**WHAT TO DO:** Print the stretch of the rental property interview below from "So from the" through "lot of deals.", word for word.

**SOURCE TEXT:**
[Start of Attachment]
Ray: But everything is, everything is done in terms of how to market the property, how to screen the tenant. We even have a system like once you get the deposits had a– it’s an Excel type score card and you put in how long they had had their job. Is it– how stable is the employer because what you’re really buying is a stream of income. And then when you look at it like that from a financial perspective, you literally qualify with the two-year leases. So we’re always improving the system to minimize cost and turn over.

So from the management standpoint, these things are humming. If I spend 10 to 15 hours, that’s a lot. 15 hours to be a month where we have an eviction and we have maybe one a year. For the most part, we don’t have those problems. They mostly anticipate it on the front end. When we do have a problem, it’s a tenant that we bought a property with that we inherited. But if we put them in there, they all go to the bank and deposit. I mean there’s a way to make it work. You just have to think of how to do it otherwise you’re going to become a motivated seller yourself.

Dave Dinkel: Yeah. Which is great because that’s– motivated landlords is where we get a lot of deals.

Ray: Absolutely.

Dave Dinkel: Yeah. And the average lease is about three and a half years that a landlord lasts in a lease cycle and so on.
[End of Attachment]
**RECORDED INFORMATION:**
[Start of Attachment]
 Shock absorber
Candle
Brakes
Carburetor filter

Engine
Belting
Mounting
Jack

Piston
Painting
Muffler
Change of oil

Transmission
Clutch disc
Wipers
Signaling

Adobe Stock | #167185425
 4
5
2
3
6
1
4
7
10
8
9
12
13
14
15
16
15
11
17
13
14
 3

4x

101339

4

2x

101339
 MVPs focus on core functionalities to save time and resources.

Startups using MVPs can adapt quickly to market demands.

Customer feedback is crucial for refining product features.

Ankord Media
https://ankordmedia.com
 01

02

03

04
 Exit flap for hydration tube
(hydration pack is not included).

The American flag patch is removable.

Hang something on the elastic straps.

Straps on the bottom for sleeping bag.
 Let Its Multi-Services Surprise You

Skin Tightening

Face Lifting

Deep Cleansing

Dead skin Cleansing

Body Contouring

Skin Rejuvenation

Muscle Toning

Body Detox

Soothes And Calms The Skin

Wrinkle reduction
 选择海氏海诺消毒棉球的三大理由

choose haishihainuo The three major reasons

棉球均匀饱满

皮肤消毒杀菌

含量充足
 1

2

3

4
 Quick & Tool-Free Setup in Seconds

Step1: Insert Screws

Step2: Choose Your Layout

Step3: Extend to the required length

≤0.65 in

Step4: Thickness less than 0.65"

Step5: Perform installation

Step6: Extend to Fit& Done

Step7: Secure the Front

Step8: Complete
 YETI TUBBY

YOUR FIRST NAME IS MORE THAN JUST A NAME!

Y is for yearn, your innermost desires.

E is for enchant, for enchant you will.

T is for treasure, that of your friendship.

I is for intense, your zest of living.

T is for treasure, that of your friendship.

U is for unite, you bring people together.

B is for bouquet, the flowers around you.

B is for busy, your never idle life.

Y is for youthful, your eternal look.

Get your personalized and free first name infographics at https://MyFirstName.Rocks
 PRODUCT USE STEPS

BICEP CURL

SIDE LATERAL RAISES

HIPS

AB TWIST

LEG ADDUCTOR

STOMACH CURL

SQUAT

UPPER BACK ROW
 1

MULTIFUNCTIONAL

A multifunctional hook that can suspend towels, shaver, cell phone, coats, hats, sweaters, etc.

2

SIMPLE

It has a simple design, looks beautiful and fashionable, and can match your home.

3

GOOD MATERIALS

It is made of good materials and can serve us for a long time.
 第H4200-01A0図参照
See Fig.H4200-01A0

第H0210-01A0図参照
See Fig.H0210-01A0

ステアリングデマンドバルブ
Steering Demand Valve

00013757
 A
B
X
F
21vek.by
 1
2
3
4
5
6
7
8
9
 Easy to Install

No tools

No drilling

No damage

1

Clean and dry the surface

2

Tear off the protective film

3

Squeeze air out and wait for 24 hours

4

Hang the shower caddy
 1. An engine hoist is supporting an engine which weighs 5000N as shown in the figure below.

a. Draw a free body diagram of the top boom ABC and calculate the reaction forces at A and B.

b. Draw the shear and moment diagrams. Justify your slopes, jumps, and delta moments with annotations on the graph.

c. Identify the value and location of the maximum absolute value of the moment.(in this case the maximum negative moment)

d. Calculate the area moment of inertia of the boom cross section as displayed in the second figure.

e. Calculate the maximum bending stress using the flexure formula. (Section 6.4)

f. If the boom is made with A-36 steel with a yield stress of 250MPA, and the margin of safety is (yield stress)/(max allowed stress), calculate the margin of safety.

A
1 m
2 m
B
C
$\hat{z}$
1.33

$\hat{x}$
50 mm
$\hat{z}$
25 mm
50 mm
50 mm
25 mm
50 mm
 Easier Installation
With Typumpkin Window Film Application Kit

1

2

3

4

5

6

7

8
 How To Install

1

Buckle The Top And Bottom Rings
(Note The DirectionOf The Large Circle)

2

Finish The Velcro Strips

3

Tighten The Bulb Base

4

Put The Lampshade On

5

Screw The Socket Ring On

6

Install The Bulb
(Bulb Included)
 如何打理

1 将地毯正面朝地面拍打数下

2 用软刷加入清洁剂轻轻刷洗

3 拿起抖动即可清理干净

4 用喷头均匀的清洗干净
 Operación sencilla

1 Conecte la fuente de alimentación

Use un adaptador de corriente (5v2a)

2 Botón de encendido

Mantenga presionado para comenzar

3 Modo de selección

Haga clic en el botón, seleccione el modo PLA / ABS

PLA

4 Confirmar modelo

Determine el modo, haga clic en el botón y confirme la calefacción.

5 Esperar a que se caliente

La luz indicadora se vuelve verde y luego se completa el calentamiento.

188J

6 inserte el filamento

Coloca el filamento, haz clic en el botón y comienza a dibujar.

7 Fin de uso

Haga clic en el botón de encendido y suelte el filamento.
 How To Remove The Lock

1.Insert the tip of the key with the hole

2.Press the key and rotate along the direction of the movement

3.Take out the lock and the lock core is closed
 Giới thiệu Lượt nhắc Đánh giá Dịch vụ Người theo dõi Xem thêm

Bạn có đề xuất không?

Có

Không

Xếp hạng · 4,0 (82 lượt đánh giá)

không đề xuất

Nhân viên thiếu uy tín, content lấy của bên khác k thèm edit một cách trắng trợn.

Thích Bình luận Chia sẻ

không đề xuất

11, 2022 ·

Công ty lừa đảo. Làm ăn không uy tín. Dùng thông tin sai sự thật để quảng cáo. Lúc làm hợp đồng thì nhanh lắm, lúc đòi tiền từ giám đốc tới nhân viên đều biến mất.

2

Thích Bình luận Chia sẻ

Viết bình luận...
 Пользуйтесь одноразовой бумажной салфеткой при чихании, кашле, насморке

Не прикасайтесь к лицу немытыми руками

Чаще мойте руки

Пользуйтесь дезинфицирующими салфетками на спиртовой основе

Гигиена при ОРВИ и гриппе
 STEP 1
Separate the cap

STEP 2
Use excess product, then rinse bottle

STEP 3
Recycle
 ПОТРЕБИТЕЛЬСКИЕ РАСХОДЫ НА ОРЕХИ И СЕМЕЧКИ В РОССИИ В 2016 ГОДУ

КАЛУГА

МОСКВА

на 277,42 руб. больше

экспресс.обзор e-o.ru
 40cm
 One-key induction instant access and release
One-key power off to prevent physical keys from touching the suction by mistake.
[End of Attachment]
**RESPONSE TO THIS TASK:**
So from the management standpoint, these things are humming. If I spend 10 to 15 hours, that’s a lot. 15 hours to be a month where we have an eviction and we have maybe one a year. For the most part, we don’t have those problems. They mostly anticipate it on the front end. When we do have a problem, it’s a tenant that we bought a property with that we inherited. But if we put them in there, they all go to the bank and deposit. I mean there’s a way to make it work. You just have to think of how to do it otherwise you’re going to become a motivated seller yourself.

Dave Dinkel: Yeah. Which is great because that’s– motivated landlords is where we get a lot of deals.